Tasks and exercises —
1. In the LQR discussion below, reproduce the stretch from "plant.A(2,1) = 0;" through "step(syscl,syscld)" word for word.
2. Translate into Spanish the following sentence from the LQR discussion below: "I'm not exactly sure what you're asking here."

Given text —

◇ ◇ ◇ ◇

If the spring constant is 0, then the plant has a pole at s = 0 and the discretized plant model will have a pole at z = 1, and we'd get the unity steady state tracking in both continous and discrete time.
plant.A(2,1) = 0;
syscl = ss(plant.A - plant.B*K,plant.B*K*[1;0],plant.C,plant.D);
Ts = 0.01;
Kd = lqrd(plant.A,plant.B,Q,R,Ts);
plantd = c2d(plant,Ts);
syscld = ss(plantd.A - plantd.B*Kd,plantd.B*Kd*[1;0],plantd.C,plantd.D,Ts);
step(syscl,syscld)
Paul
le 8 Avr 2023
1). Looks like it does work. Learn something new every day.
2). I'm not exactly sure what you're asking here. lqr or lqrd return the optimal gains based on the input parameters Q, R, and Ts if applicable. You can always to the dcgain adjustment outside the loop after the fact if desired.

◇ ◇ ◇ ◇

Data block —

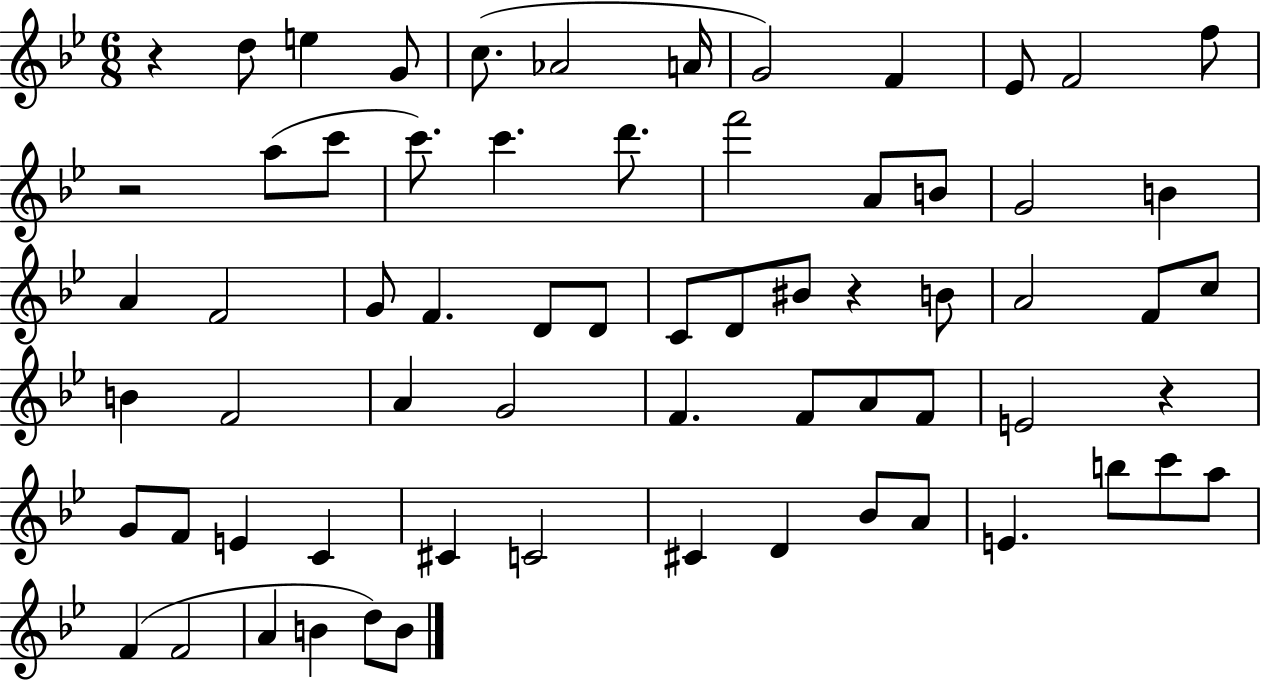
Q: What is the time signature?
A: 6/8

◇ ◇ ◇ ◇

Responses for each task —
1.
plant.A(2,1) = 0;
syscl = ss(plant.A - plant.B*K,plant.B*K*[1;0],plant.C,plant.D);
Ts = 0.01;
Kd = lqrd(plant.A,plant.B,Q,R,Ts);
plantd = c2d(plant,Ts);
syscld = ss(plantd.A - plantd.B*Kd,plantd.B*Kd*[1;0],plantd.C,plantd.D,Ts);
step(syscl,syscld)

2. No estoy exactamente seguro de lo que está preguntando aquí.